The Note also included a confession of judgment clause acknowledged by
the Promisor. However, due to the spacing
of the document, the confession of judgment clause was located at the bottom of
one page of the document, and the Promisor’s signature was located at the top
of the subsequent page.
The
parties subsequently entered into a Change in Terms Agreement, extending the
September 1, 2010 maturity date to November 5, 2010. When the Promisor failed to make the required
payment at the maturity date, the Bank confessed judgment against it in the
amount of $10,650,027.74; which judgment amount included the principal balance,
interest, attorney’s fees and late charges.

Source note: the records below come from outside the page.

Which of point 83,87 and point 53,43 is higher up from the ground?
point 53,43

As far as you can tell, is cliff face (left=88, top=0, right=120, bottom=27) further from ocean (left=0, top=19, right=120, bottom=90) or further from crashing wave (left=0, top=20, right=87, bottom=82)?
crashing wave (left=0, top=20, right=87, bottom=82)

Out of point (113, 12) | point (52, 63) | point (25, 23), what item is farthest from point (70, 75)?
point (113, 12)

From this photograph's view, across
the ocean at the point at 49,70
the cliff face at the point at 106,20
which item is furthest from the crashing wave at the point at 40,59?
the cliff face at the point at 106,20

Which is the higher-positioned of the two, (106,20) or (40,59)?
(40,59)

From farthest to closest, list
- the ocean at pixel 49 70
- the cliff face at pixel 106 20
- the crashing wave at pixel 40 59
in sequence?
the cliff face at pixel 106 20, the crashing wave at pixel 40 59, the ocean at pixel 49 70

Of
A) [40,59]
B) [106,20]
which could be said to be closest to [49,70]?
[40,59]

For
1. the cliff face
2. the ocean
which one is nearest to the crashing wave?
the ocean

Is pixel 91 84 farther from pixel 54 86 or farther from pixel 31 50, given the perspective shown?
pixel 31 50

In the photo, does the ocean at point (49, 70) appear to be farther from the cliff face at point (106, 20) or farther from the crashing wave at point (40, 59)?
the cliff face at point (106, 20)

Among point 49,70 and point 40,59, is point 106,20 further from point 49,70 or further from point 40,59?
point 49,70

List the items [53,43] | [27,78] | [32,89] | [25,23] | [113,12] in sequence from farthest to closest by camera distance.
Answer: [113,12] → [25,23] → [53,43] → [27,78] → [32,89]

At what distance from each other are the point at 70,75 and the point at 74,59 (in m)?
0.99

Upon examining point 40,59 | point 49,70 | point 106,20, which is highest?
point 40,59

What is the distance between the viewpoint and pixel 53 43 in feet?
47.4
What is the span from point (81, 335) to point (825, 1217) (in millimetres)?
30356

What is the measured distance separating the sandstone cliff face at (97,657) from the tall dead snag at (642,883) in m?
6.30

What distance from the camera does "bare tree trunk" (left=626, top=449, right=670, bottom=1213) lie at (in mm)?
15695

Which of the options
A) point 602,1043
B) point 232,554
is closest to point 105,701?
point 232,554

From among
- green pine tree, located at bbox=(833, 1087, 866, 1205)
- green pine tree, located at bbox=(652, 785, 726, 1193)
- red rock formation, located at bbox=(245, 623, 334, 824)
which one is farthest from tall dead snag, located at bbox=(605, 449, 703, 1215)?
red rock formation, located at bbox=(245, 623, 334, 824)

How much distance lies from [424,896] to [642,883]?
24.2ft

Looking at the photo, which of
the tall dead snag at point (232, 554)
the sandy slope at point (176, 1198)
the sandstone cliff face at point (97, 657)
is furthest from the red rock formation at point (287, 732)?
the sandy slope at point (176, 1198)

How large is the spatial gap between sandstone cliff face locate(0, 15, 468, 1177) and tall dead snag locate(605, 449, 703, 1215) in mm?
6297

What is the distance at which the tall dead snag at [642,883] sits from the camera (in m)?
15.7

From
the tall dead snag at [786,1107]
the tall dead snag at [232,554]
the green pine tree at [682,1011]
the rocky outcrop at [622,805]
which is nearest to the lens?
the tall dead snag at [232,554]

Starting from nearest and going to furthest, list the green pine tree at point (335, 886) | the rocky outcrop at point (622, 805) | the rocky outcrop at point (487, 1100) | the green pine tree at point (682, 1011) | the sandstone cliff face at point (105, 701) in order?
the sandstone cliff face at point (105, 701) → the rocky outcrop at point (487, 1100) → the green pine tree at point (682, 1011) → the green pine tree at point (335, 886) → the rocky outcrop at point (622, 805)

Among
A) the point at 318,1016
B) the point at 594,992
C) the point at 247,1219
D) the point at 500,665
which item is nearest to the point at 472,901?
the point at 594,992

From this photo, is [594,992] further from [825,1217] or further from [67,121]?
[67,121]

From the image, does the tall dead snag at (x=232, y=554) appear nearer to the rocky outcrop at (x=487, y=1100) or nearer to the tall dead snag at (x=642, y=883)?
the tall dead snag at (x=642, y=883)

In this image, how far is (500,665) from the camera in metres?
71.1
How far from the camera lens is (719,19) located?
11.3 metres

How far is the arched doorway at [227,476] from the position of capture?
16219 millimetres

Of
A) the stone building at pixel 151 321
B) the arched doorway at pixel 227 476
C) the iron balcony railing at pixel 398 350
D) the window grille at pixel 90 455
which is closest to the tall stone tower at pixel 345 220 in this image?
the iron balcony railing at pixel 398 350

The Promisor immediately filed a Petition to Open and/or Strike the
Confessed Judgment asserting, inter alia, that the Note was defective,
as the confessed judgment clause was not located on the same page as the
Promisor’s signature and that attorney’s fees asserted were excessive. Following discovery and hearing, the trial
court dismissed the petition and affirmed to validity of the confessed
judgment.
On
appeal, the Pennsylvania Commonwealth Court affirmed in part and reversed in
part. With regard to the form of the
Note, the court concluded that Pennsylvania law does not require that a
confession of judgment provision be located on the same page as the signature
of the promisor. Rather, the only
requirements for an enforceable confessed judgment clause are that the provision
be set forth in conspicuous type, and be signed or initialed by the
promisor. In this instance, there was no
question that the confession of judgment clause was set forth in conspicuous
type, or that the Promisor had in fact acknowledged the clause by signing its
name immediately thereafter. As such,
the fact that the Promisor’s signature was located at the top of the next page
of the Note was insufficient to render the confession of judgment clause
unenforceable. However, with regard to
the amount of attorney’s fees set forth in the confessed judgment, the court
reversed, noting that Pennsylvania law requires that fee shifting provisions be
reasonable. In this instance, the terms
of the Note provided that the attorney’s fees due on confession of judgment
were to equal ten percent (10%) of the outstanding principal, which amounted to
more that Nine Hundred Thousand Dollars ($900,000). As the record did not indicate whether the
trial court had conducted a review to determine if the amount of attorney’s fees
was reasonable in light of the costs actually incurred by the Bank in
confessing judgment under the Note, the issue of attorney’s fees had to be
remanded to the trial court for a determination of reasonableness and, if
necessary, the modification of the attorney’s fees due.